- **Task brief**
Go through the listing and copy each line with the string "site".

- **Working data**
========================================

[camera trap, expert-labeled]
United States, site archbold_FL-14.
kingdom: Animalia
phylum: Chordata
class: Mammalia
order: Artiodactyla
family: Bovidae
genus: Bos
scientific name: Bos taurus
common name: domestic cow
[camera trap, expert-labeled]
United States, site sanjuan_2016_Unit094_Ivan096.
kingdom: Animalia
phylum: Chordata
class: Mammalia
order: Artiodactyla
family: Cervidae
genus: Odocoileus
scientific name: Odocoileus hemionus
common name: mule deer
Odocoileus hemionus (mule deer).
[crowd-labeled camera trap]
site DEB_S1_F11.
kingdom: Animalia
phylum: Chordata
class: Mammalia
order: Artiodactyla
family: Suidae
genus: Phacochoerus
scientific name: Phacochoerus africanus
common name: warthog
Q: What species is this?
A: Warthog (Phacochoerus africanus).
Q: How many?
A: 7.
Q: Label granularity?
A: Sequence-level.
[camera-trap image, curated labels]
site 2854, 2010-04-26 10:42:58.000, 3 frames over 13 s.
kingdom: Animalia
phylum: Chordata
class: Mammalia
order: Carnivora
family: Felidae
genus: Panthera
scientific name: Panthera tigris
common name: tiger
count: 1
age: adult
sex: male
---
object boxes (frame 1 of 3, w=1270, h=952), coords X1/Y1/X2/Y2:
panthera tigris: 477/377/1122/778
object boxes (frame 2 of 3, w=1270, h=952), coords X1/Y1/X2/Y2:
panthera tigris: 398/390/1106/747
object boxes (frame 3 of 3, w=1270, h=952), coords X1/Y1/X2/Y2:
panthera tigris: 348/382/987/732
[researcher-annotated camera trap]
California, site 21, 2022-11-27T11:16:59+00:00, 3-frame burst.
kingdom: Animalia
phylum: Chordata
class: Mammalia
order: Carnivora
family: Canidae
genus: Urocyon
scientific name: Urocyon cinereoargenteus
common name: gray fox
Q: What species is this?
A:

========================================

- **Output below**
United States, site archbold_FL-14.
United States, site sanjuan_2016_Unit094_Ivan096.
site DEB_S1_F11.
site 2854, 2010-04-26 10:42:58.000, 3 frames over 13 s.
California, site 21, 2022-11-27T11:16:59+00:00, 3-frame burst.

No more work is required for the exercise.